Il New York Times ha ottenuto un report in cui si legge che da maggio alcuni hacker stanno cercando di violare i computer di almeno una centrale nucleare americana. Il dossier parla di un lavoro di investigazione congiunto tra dipartimento dell’Homeland Security e l’Fbi sulla Wolf Creek Nuclear Operating Corporation, società che gestisce la centrale atomica vicino a Burlington, in Kansas.
Il report non indica se si è trattato di un’attività di spionaggio, un tentativo di rubare segreti industriali, oppure un’operazione offensiva, un attentato. Non è nemmeno chiara la gravità: per quanto riportato gli hacker non hanno ottenuto la capacità di saltare dal controllo dei computer della società di amministrazione a quelli che gestiscono il reattore (che è circondato da circa 180 mila persone che vivono nel raggio di 50 chilometri). Un funzionario della Wolf Creek (che dà anche il nome all’impianto) ha detto che i sistemi di gestione sono separati, aspetto confermato anche da un portavoce del dipartimento che ha spiegato che per quanto noto l’attacco ha colpito i livelli amministrativi della società. Però il report spiega che lo scopo era quello di inserirsi e mappare il network informatico dietro alla centrale per arrivare più a fondo.

Compiti da svolgere:
[a] Trascrivi senza alcuna modifica la parte dell'articolo sull'attacco hacker alla centrale nucleare che si apre con le parole "Il report non" e si chiude con "più a fondo.".
[b] In base all'articolo sull'attacco hacker alla centrale nucleare, indica se ciascuna affermazione è vera o falsa, rispondendo sì o no e citando testualmente le parole dell'articolo che lo dimostrano.
(i) Il report stabilisce che l'attacco era un tentativo di rubare segreti industriali.
(ii) La centrale gestita dalla Wolf Creek si trova vicino a Burlington, in Kansas.
(iii) Gli hacker sono riusciti a passare dai computer amministrativi a quelli che gestiscono il reattore.
[c] Prosegui l'articolo sull'attacco hacker alla centrale nucleare del Kansas, partendo dopo la sua ultima frase.
Il materiale non ha alcun ruolo in questo lavoro.

Materiale fornito:

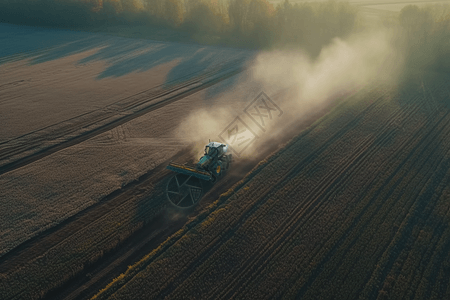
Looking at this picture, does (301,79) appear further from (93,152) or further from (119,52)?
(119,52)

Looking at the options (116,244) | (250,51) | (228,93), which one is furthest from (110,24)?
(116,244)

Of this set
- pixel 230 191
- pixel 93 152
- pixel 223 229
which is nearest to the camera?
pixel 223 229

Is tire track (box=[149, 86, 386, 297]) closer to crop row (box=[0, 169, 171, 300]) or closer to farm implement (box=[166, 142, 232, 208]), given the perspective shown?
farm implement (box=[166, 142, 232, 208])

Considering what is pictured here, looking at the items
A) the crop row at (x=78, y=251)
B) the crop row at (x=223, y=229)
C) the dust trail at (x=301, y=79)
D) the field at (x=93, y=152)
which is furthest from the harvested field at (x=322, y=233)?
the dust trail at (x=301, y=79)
* * *
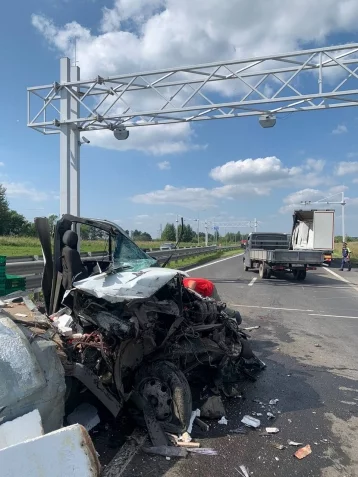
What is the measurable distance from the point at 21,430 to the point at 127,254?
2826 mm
==
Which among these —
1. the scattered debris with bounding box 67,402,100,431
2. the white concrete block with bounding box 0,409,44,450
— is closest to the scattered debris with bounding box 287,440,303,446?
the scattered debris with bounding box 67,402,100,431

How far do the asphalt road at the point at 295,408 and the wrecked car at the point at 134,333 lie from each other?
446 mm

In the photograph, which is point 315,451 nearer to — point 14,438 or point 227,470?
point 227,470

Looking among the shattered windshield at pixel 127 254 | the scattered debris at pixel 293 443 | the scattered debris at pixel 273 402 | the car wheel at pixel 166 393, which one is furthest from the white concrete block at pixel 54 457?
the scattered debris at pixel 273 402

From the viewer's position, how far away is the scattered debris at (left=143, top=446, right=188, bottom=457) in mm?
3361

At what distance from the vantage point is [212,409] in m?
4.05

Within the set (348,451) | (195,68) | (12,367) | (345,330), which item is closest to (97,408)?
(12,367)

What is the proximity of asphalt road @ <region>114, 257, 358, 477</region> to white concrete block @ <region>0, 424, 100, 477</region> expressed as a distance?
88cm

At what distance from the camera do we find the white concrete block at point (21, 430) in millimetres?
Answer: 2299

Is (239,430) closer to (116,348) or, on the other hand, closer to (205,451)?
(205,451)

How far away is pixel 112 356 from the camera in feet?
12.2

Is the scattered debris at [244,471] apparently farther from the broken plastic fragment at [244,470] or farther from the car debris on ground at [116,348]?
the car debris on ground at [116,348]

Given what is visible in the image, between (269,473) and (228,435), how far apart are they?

Risposte ai compiti:
[a]
Il report non indica se si è trattato di un’attività di spionaggio, un tentativo di rubare segreti industriali, oppure un’operazione offensiva, un attentato. Non è nemmeno chiara la gravità: per quanto riportato gli hacker non hanno ottenuto la capacità di saltare dal controllo dei computer della società di amministrazione a quelli che gestiscono il reattore (che è circondato da circa 180 mila persone che vivono nel raggio di 50 chilometri). Un funzionario della Wolf Creek (che dà anche il nome all’impianto) ha detto che i sistemi di gestione sono separati, aspetto confermato anche da un portavoce del dipartimento che ha spiegato che per quanto noto l’attacco ha colpito i livelli amministrativi della società. Però il report spiega che lo scopo era quello di inserirsi e mappare il network informatico dietro alla centrale per arrivare più a fondo.

[b]
(i) No: "Il report non indica se si è trattato di un’attività di spionaggio, un tentativo di rubare segreti industriali, oppure un’operazione offensiva, un attentato."
(ii) Sì: "la centrale atomica vicino a Burlington, in Kansas".
(iii) No: "gli hacker non hanno ottenuto la capacità di saltare dal controllo dei computer della società di amministrazione a quelli che gestiscono il reattore".

[c]
Il target preferenziale di questi attacchi di solito sono persone, spiega il Nyt: ingegneri e tecnici, soggetti umani più penetrabili, che hanno però accesso alle strutture operative dei macchinari. A loro, nel caso della Wolf Creek, sono stati inviati documenti di Microsoft Word contenti un file malevolo (il tipo di malware non è stato indicato nel report, oppure non del tutto definito): una volta aperti i file, per gli hacker è stato possibile intromettersi nel singolo computer e poi in quelli collegati in rete. Ovvio che, una volta dentro ai sistemi informatici della centrale, le conseguenze sarebbero potute essere varie, e disastrose: per dirne una, modificare i range di funzionamento del reattore. Ma non per il momento non si è arrivati a questo scenario. Si ricorderà però che fu il virus Stuxnet, lanciato nel 2009 da americani e israeliani per mandare forzatamente fuori controllo le centrali nucleari iraniane, ad aprire gli occhi su questa connessione tra attacchi digitali e cose del mondo reale.
La Wolf Creek non è stata sola finire sotto attacco: ci sono state altre compagnie che gestiscono altre facilities energetiche (non identificate per nome, però), e per questo il pensiero è caduto su quelli che nel settore vengono chiamati “Energetic Bear”, gruppo di hacker russi il cui nome riprende quello di Fancy e Cozy Bear, le strutture che si pensa siano collegate ai servizi segreti di Mosca (e coinvolte nelle ingerenze durante le elezioni americane). La branca energetica è specializzata in questo genere di interferenze, e già nel 2014 era stata individuata dietro a una serie di cyber attacks.